» **AVAILABLE DATA**:
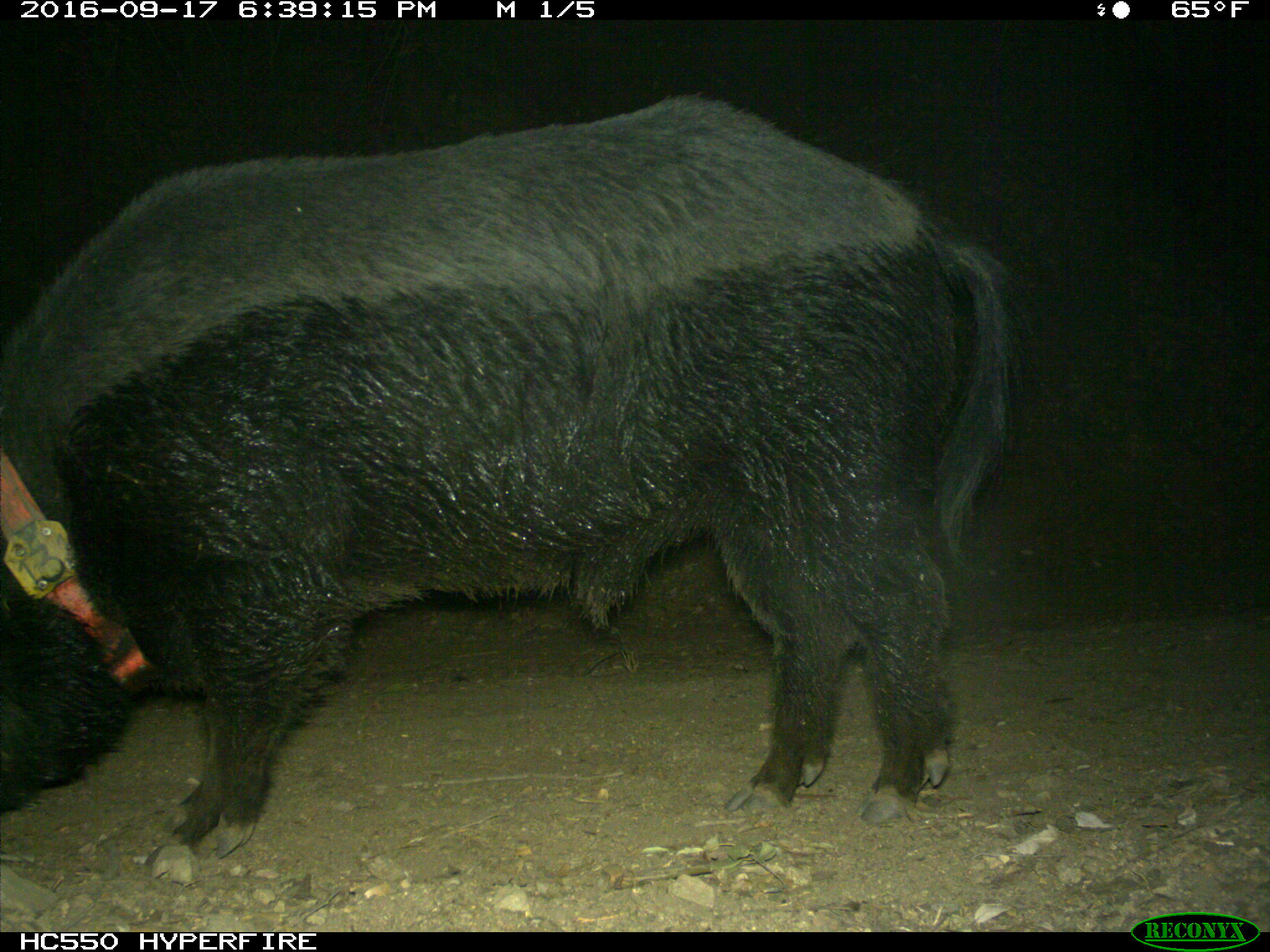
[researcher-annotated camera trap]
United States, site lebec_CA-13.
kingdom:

» **HOW TO COMPLETE THIS TASK**: Set down, word for word, the full listing above, and carry over no pictures.

» **ANSWER**:
[researcher-annotated camera trap]
United States, site lebec_CA-13.
kingdom:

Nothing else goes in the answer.